パン屋の疑念

やれやれ、またワガママ姫様の呼び出しかよ。なんて半ば呆れながらも、王室御用達のパン屋=イーグは姫の部屋へと続く長い廊下を歩いていた。

とはいえ、ここまで自分の仕事がヤバくなるだなんて全然思ってもみなかった。

魚と肉さえあればどうにかなるだろって? バカなこと言うな。

穀物も野菜もなければ、肉体が徐々に不調を見せてくる。それは過酷な戦場で身をもって知ったこと。

最悪の場合は、死。

そう、いまのリオネング全土……たいして大きくもないこの国だが、半月前くらいからだろうか、突然田畑をはじめとする土壌が腐り始めてきたのだ。


それをいち早く感じ取ったのが、イーグたち獣人。

なぜかって? 基本的に獣人は靴を履くことがない。ゆえに土の悪さがすぐに感じとれたからだ。

ぬかるみのような……いや、もっと現実的な言い方をすれば「地中奥深くに腐った死体がたくさん埋まっている」。おびただしい死体を、一面の視界を覆い尽くすほどの戦死した仲間を埋めてきたイーグにとって、その例えこそが唯一無二であった。


「だけど、百歩譲って田畑の奥深くに死体が埋まってるとして、一斉にそれが腐り出すか普通?」

「ところが、それが正解なのじゃ」

やや固くなったパンに盛大にかじりつきながら、ネネルことエセリア姫はそうイーグに答えた。

平然とした顔つきで。

「やはりな、パンの質も味もかなり落ちたな」

「分かるだろ? 俺っちが説明しなくても」

腐り果てた土は特有の障気を発し、それは根を張る草木だけでなく、倉庫に保存してあったジャガイモや小麦たちをも瞬く間に腐らせていったのだ。

「幸いにもまだこの城に備蓄してある小麦たちは無事じゃ。これから少しづつでもお前の店に持って行くがいい。もう許可は取ってある」

「すまねえな姫様……だが持ってきたらさっさと挽かなけりゃならねえし、当分はお城と家の往復だな」

「いいではないか。妾も民の動きを知りたいしな。つまりはお主の情報を毎日聴けるのは心強いし、それに嬉しくもある」

「まあいいけどさ、こっちもこんな事態でかなり暇になったし……で、その、土腐れの原因って一体なんなんだ?」

ネネルは悪びれる素振りもなく「ラッシュとマティエたちの仕業じゃ」とすぐさま答えた。

「マジかよ……」ネネルの顔とは裏腹にイーグの息がぐっと詰まる。


「パデイラという、今では廃墟同然の街があってな、そこでデュノの奴が調査に行きたいと言いおったのだ。

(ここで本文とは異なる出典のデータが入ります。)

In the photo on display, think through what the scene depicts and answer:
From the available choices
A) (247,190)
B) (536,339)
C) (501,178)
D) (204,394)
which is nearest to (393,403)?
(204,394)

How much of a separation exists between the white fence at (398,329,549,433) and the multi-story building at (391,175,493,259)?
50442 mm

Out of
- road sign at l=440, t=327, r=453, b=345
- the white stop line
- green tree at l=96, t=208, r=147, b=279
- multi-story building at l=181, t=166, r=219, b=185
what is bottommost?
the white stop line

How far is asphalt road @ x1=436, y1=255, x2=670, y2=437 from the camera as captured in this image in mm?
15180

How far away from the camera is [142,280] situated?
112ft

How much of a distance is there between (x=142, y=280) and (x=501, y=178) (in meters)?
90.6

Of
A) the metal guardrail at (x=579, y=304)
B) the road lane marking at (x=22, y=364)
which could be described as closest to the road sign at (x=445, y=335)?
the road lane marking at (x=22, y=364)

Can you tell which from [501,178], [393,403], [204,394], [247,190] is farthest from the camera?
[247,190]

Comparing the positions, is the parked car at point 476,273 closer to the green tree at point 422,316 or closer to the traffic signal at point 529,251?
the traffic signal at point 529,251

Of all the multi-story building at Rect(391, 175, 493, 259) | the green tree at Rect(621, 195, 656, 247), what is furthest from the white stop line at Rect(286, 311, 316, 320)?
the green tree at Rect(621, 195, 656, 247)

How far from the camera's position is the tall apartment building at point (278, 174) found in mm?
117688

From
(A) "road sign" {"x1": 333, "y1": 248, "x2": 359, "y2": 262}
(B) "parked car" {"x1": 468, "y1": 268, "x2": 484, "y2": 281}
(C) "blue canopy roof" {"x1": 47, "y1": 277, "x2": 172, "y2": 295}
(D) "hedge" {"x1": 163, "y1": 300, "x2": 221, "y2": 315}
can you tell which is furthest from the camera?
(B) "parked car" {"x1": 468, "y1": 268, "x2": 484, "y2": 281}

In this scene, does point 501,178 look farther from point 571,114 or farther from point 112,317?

理由は簡単。あの高慢ちきな角無し羊が、自らの忌まわしき過去を断ち切りたいと言い出したのがことの発端らしい……」

獣人というのは思いつきでしか行動できんのか。と、ネネルは大きなため息で締めくくった。


「ンで、なんでまたパデイラにまで行こうとしたんだ? 姫さんの話すことにゃまだまだ裏がありそうな気がしてならねーんだけど」

「土喰らいのダジュレイ……そこには我がマシャンヴァルの高次の侍者がおった」

人間がいるのか? とイーグは言葉を遮ったが、姫はすぐさま「現生の存在ではない」と言葉を濁した。

姫の小さな唇が、またとつとつと言葉を紡ぐ。


「有ろうことか、お主らの仲間はダジュレイを殺してしまったのじゃ」

「ふん……ダジュレイって名前からして危険そうじゃねーか、それにマシャンヴァルの奴だろ? 殺したって別に……」


違う! と即座にネネルは鋭い声をイーグに放った。


「高次と最初に言ったであろう、つまりは……」

胸の前で拳をぐっと握り締め、あふれ出そうになる感情を押しとどめた。


「ダジュレイは、この世界の大地を常に見守っていたのじゃ!」

「え、ええ……ちょっと待てよ姫様、なんでそんな奴が神様みたいな事してるワケ? 第一マシャンヴァルって……」

「お主、マシャンヴァルが湧き水のように突然出てきた国だと思っておるのか? だとしたらそれは思い違いじゃ。よく聞け!」

ネネルの気迫に圧倒されたイーグは、思わず椅子から転げ落ちてしまった。

これは怒りだ。別に怒らせるようなことはなにも言ってないけれど……ヤバい、それほどまでの、初めて見る姫の、静かな怒り。